松本山雅FCの歩みをたどる文章を、最後の一文の後から書き継ぐこと。

### 本文抜粋
____________________

2015年 喫茶店から生まれたJ1クラブ シリーズ 証言でつづる「Jリーグ25周年」

宇都宮徹壱

2015年に設立50周年を迎えた松本山雅FC

松本のクラブとしての成り立ちは実に特殊で、そのルーツは「喫茶山雅」という喫茶店に由来する 【宇都宮徹壱】

 2015年10月4日、長野県松本市にあるホテルブエナビスタにて、「松本山雅FC設立50周年記念祝賀会」が開催された。祝賀会にはクラブOBをはじめ、自治体関係者、そしてJリーグの村井満チェアマンなど400名以上が参加。この15年シーズン、松本は初めてのJ1で苦戦続きであったが、その日ばかりはクラブ関係者の表情も晴れやかだった。そして取締役の八木誠と営業の小澤修一にとっては、それぞれに半世紀におよぶクラブの重みを体感する一日となった。

「あの日は僕でも知らないような方もたくさんいらしたんです。そういった方々が皆さんおっしゃるのが『山雅をこんなに大きくしてくれてありがとう』とか『J1でプレーしている山雅が誇らしい』とか。そうやってOBの皆さんの喜ばれている姿を見ることができて、本当に良かったなと思います」(八木)

「僕自身は、このクラブがJを目指すことになった05年からの10年間の歴史しか知りませんでした。でも、これだけたくさんのOBの方々のおかげで、クラブの今があるんだな、ということを実感することができましたね」(小澤)

「Jリーグ25周年」を、当事者たちの証言に基づきながら振り返る当連載。第7回の今回は、2015年(平成27年)をピックアップする。この年、J1に所属していた松本は「クラブ設立50周年」を迎えている。Jクラブの多くは、Jリーグ開幕前年の1992年以降に設立された。例外は、京都サンガF.C.(22年)や東京ヴェルディ(69年)など、ごく少数。JSL(日本サッカーリーグ)に所属していた企業チームを前身とするクラブも、その多くはクラブが株式会社化した年を「設立年」としている。

 そんな中、松本のクラブとしての成り立ちは実に特殊だ。そのルーツは企業チームでもなければ教員チームでもなく、国鉄・松本駅近くにあった喫茶店に由来する。店の名は「喫茶山雅」。ここの常連たちが作った素人サッカーチームが、長い歳月をかけてJ1までたどり着いたわけである。今回はいつもと少し趣向を変えて、15年を起点に当事者たちの証言を聞きながら、地方のいちクラブが歩んできた半世紀について考察したい。

39年ぶりに復活した喫茶山雅

喫茶山雅の復活に尽力した小澤。「正直に言うと、山雅OBの皆さんの反応がちょっと怖かった」と話す 【宇都宮徹壱】

 東京五輪の翌年、65年に松本駅前にオープンした喫茶山雅は、国体開催に伴う駅の再開発により、78年に惜しまれながら閉店。それから39年の時を経た今年2月、喫茶山雅はJR松本駅から徒歩15分ほどの緑町という場所に復活オープンした。グッズ売り場やイベントスペースも併設した、2階建ての広いスペースで、ファン・サポーターの新たな拠点となることが期待されている。この新しい喫茶山雅の発案者が、営業スタッフの小澤であった。旧喫茶山雅の閉店後に生まれた彼は、なぜこのプロジェクトを思い立ったのであろうか?

____________________

### 行の抜粋
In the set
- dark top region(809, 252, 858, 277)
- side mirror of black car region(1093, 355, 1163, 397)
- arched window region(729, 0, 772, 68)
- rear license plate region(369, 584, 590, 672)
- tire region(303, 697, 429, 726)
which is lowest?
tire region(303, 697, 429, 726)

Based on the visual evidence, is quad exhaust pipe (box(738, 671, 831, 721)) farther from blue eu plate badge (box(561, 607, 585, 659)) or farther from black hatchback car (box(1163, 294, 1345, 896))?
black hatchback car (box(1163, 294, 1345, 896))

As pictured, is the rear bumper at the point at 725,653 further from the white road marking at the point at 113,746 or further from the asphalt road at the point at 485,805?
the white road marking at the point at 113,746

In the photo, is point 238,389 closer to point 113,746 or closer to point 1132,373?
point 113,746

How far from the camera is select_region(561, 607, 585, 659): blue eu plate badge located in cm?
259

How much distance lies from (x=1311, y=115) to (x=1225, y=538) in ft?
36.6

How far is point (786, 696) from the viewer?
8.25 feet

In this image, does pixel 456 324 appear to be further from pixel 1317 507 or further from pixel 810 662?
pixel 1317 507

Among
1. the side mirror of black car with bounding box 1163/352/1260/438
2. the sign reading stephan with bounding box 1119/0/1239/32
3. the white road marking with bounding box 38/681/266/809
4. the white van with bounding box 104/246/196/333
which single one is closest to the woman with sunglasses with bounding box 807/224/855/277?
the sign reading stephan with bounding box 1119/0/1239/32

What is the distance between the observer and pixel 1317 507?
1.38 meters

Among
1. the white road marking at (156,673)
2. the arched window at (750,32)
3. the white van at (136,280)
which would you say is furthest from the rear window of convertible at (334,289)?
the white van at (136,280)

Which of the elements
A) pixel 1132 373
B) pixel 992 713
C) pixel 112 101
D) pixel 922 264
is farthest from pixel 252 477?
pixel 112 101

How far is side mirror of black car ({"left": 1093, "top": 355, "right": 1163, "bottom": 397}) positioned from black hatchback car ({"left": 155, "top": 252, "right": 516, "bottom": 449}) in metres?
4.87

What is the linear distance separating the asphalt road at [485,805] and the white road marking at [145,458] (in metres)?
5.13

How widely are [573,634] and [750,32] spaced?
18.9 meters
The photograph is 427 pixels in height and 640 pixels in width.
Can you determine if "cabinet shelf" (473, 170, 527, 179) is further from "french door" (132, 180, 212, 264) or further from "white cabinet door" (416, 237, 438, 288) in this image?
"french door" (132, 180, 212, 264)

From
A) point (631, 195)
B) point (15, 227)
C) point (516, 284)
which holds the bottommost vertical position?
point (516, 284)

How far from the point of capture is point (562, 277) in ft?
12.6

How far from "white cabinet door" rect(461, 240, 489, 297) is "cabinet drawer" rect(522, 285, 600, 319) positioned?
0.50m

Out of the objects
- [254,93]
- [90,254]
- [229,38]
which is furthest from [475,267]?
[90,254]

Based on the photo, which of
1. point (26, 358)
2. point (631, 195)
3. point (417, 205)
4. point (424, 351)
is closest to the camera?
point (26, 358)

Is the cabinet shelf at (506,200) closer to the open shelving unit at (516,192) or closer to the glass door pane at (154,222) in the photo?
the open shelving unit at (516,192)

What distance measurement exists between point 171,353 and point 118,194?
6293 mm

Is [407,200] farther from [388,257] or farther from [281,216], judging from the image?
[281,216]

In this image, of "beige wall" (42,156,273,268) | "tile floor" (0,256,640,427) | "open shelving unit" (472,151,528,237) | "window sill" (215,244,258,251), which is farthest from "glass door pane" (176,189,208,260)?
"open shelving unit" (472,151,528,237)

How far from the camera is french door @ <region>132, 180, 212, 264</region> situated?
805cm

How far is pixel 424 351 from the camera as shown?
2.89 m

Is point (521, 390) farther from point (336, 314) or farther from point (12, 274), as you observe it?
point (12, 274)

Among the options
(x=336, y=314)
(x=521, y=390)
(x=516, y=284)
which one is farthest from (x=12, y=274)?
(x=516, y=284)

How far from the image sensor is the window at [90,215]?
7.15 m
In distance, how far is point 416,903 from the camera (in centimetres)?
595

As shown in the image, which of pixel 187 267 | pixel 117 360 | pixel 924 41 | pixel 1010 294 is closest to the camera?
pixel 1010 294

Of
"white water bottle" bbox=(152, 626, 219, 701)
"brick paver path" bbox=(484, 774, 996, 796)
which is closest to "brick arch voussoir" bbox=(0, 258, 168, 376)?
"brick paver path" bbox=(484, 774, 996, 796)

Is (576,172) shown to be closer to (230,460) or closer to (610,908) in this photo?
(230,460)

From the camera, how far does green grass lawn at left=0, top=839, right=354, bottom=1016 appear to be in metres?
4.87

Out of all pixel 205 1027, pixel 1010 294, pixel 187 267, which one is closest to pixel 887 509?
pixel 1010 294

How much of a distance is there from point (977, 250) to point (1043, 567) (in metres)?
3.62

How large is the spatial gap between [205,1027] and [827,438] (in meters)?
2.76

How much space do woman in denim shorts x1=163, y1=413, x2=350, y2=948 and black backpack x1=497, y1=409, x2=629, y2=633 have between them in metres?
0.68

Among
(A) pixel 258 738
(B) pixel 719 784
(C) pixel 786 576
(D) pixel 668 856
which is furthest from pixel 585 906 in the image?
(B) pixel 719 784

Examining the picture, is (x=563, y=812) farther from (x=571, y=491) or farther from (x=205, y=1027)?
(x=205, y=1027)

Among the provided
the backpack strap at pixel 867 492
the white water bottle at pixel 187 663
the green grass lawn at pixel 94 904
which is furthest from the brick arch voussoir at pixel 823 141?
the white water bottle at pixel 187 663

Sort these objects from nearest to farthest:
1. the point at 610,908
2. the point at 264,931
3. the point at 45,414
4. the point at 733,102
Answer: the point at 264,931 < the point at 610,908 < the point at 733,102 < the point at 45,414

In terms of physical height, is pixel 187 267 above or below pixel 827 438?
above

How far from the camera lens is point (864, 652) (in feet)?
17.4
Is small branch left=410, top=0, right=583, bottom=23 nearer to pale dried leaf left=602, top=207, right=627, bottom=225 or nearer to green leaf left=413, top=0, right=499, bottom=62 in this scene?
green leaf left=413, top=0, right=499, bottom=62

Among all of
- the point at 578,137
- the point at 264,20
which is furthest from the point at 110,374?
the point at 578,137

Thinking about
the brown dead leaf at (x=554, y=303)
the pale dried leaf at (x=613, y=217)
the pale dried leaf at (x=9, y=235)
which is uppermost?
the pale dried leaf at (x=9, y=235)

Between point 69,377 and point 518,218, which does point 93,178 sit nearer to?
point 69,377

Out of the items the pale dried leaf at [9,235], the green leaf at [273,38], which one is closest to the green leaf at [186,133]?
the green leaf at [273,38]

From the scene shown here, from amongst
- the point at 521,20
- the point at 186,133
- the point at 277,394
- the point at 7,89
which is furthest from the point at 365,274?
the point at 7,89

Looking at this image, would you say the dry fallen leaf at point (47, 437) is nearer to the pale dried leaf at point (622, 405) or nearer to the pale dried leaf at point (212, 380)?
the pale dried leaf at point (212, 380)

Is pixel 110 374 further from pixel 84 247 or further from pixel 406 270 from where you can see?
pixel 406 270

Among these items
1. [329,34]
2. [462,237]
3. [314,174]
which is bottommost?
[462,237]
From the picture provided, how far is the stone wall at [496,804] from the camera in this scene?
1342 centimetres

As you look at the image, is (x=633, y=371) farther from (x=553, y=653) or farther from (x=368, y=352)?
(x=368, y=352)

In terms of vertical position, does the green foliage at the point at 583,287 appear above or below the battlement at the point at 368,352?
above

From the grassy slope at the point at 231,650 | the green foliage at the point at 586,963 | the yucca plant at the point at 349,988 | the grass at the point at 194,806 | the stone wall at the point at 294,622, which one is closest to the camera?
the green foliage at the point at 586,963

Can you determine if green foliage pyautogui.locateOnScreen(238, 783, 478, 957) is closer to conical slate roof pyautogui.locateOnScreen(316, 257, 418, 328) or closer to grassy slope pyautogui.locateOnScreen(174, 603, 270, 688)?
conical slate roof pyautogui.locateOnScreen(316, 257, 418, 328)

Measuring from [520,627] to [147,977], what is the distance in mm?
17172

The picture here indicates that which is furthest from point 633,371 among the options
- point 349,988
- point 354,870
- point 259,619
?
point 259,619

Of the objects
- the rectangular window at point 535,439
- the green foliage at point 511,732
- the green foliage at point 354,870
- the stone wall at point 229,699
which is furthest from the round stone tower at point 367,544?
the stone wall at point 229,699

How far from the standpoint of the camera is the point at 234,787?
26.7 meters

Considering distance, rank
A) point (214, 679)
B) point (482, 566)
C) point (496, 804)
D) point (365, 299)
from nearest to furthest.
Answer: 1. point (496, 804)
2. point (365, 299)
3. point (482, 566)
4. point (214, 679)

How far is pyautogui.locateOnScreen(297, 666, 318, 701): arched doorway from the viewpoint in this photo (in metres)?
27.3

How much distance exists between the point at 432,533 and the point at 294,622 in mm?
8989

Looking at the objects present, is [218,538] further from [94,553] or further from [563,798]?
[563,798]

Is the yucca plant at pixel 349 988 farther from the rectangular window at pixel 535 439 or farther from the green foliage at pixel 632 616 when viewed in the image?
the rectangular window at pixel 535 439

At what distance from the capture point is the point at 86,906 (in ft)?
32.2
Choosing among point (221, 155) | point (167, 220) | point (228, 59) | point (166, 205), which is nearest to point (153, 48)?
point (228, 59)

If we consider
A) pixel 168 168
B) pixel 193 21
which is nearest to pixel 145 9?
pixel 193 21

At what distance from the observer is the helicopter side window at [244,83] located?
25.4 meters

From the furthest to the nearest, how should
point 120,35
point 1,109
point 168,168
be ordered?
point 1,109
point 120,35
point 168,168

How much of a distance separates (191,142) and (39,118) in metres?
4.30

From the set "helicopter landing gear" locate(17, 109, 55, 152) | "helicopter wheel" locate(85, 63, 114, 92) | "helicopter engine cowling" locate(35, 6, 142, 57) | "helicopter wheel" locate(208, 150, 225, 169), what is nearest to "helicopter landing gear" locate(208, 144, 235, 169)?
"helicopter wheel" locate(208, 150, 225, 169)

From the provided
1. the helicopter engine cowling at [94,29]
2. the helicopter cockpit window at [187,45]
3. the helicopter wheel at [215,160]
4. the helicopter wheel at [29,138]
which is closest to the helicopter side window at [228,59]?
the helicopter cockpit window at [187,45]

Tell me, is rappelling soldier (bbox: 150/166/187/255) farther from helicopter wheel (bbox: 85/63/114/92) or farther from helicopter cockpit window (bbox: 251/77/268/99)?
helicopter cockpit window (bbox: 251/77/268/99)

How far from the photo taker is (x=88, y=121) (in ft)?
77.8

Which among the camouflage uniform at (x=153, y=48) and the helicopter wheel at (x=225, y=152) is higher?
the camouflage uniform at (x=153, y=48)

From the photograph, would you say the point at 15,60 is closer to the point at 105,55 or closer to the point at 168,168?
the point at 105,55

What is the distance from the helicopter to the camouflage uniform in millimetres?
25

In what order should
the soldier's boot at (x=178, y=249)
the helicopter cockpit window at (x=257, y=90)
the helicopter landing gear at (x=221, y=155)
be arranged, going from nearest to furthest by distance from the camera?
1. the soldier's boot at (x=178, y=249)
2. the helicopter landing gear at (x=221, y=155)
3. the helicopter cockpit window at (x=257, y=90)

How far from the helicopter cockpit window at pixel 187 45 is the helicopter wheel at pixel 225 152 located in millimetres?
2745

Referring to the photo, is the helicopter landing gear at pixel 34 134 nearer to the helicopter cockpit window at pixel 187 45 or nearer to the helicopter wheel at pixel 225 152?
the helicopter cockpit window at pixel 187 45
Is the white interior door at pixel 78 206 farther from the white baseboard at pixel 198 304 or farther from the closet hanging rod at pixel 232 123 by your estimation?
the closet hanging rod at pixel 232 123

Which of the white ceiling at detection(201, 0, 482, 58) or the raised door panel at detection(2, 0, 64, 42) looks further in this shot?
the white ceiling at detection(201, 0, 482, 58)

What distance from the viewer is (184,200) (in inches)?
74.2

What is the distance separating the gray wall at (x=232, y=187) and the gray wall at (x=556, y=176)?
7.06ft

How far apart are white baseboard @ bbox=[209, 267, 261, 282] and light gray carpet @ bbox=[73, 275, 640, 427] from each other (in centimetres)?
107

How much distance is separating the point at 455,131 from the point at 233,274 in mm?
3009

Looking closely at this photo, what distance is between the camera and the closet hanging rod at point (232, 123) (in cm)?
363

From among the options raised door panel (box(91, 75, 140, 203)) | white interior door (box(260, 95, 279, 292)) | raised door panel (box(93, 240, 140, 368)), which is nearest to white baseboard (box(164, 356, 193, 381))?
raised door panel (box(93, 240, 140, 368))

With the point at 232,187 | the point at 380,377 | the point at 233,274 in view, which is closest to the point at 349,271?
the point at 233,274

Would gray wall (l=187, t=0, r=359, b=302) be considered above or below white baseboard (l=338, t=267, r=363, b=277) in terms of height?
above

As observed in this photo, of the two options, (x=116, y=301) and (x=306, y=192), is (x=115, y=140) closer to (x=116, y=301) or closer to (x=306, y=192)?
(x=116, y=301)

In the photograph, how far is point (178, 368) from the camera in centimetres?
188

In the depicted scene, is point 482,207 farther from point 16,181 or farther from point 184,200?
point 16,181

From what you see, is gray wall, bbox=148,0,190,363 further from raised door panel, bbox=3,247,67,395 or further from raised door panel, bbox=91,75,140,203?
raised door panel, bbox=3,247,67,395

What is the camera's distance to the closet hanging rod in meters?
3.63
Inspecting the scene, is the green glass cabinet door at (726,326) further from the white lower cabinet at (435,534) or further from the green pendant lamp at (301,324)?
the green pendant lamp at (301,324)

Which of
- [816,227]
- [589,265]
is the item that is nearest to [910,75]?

____________________

### 回答文
「15年にJ1昇格した時、『昇格記念事業』という形でスポット的に喫茶店を復活させるアイデアはあったんです。でも、場所やマンパワーの問題で立ち消えになったんですよね。結局、1年で(J2に)落ちた時に『何か新しい、山雅らしいことをしないと厳しい』と個人的に考えました。そこで思い出したのが、50周年(の祝賀会)であり、喫茶山雅の復活だったんです。提案したのが、去年の1月でした」

 まずは場所探し。ほどなくして不動産屋から、廃業した飲食店の店舗を紹介される。駅から少し離れている上、宴会場スペースもあって当初の想定よりも広すぎるように感じられた。しかし小澤は、住所が「緑町」というところにインスピレーションを感じる。松本のクラブカラーは緑。「ここしかない」と即決したが、問題は改修費用であった。

「通常の価格だと、たぶん6000〜7000万円くらいかかると思うんです。でもそこは、普段から山雅を応援してくださる皆さんにご協力いただきました。工事にしても什器(じゅうき)にしても、普通では考えられないくらいの費用で済みましたし、左官屋さんにもボランティアみたいな感じで仕事をしていただきました。このお店を作った人は、『山雅が好きな人』しかいなかったと思います(笑)。そこがウチらしいなと思いましたね」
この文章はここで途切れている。